Um momento importante foi a partilha do mapeamento das águas com o título “A morte das águas no Oeste da Bahia”, feito pelas organizações populares e comunidades, onde foram identificados mais de 3 mil trechos de água mortas e outros 580 em situação crítica; somando 7.120 mil km de rios secos, nas sub bacias do Carinhanha e Corrente. Soma-se às preocupações o recente PL da devastação (Lei 2.159/2021) aprovado na Câmara e no Senado Federal e sancionado com vetos pelo presidente Lula em agosto deste ano, que afrouxa as normas de licenciamento ambiental, um retrocesso nas leis ambientais que decreta a extinção dos biomas ainda restantes. Tudo isso é manobra de um perverso modelo econômico e de produção que visa o lucro de poucos em detrimento de uma população dependente destas águas para viver.

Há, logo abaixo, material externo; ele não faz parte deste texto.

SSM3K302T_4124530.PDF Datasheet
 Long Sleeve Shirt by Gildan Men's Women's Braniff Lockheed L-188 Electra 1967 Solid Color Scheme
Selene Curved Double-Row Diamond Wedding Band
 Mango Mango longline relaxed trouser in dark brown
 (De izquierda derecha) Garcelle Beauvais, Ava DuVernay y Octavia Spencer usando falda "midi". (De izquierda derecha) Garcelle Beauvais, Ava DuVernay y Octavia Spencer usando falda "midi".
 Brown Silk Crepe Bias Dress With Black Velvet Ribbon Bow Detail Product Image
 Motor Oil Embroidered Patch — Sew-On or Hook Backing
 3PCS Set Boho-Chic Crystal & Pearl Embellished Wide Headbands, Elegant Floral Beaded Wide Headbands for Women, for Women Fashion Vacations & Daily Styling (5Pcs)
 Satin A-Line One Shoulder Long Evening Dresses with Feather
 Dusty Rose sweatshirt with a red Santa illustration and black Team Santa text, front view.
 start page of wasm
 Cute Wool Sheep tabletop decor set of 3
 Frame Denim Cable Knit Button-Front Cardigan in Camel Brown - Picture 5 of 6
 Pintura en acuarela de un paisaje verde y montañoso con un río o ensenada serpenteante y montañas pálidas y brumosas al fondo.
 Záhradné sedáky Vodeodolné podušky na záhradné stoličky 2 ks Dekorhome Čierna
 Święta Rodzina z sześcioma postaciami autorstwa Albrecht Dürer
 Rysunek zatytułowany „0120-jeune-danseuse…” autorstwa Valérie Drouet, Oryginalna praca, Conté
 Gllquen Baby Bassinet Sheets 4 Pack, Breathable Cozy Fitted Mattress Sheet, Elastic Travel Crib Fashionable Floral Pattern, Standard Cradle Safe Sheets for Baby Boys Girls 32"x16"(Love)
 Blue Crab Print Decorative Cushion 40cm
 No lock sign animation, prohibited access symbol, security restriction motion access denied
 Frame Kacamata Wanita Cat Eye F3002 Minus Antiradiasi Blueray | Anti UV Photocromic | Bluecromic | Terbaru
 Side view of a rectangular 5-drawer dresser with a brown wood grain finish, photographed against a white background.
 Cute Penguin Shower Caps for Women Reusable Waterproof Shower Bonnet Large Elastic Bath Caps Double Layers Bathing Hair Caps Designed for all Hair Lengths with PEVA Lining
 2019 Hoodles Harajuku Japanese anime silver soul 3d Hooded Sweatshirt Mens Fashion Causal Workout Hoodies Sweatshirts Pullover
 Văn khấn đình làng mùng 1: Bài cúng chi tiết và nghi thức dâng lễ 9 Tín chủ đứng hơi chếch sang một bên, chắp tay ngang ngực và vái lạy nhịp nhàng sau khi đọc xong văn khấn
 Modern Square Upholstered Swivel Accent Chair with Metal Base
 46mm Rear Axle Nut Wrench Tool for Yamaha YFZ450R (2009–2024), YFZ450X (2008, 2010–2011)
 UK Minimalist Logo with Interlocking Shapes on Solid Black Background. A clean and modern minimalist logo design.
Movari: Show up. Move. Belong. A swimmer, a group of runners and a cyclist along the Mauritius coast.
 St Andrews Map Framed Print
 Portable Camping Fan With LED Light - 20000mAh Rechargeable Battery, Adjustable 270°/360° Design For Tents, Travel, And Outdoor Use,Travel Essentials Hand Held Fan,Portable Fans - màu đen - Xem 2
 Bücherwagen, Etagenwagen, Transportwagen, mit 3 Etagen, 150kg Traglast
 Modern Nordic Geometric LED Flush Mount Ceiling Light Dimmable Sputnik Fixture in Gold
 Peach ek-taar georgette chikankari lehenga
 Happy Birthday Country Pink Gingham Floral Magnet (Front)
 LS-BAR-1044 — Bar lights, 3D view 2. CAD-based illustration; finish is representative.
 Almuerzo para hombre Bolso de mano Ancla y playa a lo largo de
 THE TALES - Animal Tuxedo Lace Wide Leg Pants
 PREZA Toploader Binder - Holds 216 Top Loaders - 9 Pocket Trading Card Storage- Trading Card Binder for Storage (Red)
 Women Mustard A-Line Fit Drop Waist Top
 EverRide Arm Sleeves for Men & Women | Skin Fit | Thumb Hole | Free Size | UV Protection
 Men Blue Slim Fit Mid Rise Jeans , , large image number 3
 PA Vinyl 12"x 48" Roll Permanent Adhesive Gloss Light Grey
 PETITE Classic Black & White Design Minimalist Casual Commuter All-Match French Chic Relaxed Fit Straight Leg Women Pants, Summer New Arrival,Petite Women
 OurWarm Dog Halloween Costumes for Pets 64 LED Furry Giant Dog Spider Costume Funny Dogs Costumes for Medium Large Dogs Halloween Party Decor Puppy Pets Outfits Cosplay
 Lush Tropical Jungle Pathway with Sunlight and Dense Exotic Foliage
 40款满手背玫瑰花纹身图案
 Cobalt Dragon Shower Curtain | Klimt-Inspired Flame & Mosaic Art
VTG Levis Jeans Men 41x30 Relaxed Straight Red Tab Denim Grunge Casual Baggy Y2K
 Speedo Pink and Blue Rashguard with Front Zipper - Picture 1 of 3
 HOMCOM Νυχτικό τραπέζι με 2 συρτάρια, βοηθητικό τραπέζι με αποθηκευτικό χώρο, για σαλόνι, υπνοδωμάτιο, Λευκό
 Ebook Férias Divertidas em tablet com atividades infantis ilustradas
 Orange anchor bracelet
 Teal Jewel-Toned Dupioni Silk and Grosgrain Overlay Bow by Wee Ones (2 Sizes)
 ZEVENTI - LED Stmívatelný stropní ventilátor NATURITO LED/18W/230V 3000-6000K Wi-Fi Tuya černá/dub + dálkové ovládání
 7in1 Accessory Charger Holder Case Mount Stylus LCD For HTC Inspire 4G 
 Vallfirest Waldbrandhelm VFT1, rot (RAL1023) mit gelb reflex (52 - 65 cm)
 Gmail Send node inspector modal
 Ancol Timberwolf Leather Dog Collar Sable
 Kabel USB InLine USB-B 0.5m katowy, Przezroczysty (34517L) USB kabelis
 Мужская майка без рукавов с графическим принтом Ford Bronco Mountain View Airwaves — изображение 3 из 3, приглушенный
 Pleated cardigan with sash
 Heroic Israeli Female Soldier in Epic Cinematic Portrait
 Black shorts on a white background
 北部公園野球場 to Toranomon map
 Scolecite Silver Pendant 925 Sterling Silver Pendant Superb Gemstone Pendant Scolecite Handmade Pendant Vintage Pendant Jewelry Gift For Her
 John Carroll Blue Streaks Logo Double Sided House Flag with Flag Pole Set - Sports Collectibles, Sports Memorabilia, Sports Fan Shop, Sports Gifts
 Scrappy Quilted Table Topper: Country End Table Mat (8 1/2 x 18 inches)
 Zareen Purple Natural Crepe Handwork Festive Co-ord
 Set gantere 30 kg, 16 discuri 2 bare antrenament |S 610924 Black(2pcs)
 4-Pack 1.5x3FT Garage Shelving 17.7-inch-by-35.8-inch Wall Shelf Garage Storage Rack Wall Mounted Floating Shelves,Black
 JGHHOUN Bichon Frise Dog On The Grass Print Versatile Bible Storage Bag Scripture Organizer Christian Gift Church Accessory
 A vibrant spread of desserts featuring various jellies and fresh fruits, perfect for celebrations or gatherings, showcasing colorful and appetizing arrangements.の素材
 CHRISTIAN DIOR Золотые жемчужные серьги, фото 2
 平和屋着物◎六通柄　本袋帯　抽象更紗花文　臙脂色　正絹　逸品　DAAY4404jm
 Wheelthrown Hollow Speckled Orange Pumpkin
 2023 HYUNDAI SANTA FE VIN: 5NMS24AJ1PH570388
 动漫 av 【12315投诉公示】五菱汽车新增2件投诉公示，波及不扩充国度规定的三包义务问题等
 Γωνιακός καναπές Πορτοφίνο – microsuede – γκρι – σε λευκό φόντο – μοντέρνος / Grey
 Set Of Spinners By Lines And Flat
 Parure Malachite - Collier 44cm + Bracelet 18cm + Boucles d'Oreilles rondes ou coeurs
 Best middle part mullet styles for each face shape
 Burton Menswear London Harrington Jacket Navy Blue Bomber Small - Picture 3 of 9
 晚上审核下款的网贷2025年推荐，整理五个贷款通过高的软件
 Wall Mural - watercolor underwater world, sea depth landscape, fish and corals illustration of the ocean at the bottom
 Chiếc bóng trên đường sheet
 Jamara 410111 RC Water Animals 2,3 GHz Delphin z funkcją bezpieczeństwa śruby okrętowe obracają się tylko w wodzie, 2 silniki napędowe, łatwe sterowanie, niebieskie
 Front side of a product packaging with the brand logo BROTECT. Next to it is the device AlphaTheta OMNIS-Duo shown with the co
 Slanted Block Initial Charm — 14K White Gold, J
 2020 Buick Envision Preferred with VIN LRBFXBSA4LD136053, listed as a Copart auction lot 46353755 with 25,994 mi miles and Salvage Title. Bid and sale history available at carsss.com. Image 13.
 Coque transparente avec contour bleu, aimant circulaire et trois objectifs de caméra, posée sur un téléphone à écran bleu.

Neste ano Jubilar, cujo lema é “A esperança não decepciona” (Romanos 5,5), os sinais de esperança expressados nos compromissos assumidos nesta Semana e Romaria do Cerrado são com a proteção e recuperação de nascentes; plantio de árvores nativas do Cerrado e Caatinga; educação ambiental em todas as dimensões; fortalecimento da produção de alimentos saudáveis; e as resistências nas lutas em defesa dos territórios, das águas e da biodiversidade do nosso Cerrado.
O ponto alto da Semana do Cerrado foi a 7ª romaria realizada no dia 12 de setembro, com expressiva caminhada em que romeiros e romeiras – “Peregrinos da Esperança”, conduzidos pela cruz geraizeira, nutridos pelo testemunho dos Mártires da Caminhada e inspirados pelo lema Cerrado: Jardim de Deus, berço das Águas! reafirmaram os compromissos no cuidado com a nossa Casa Comum, dom de Deus, descrito poeticamente no livro da Criação com a formação do Jardim do Éden, Gênesis 2, “E plantou o Senhor Deus um jardim em Éden… e fez brotar da terra toda árvore agradável à vista e boa para comida… E saía um rio do Éden para regar o jardim, e de lá se dividia em quatro braços… E tomou o Senhor Deus o homem e o pôs no jardim de Éden para cultivar e guardar”.
Serra Dourada, Bahia, 12 de setembro de 2025.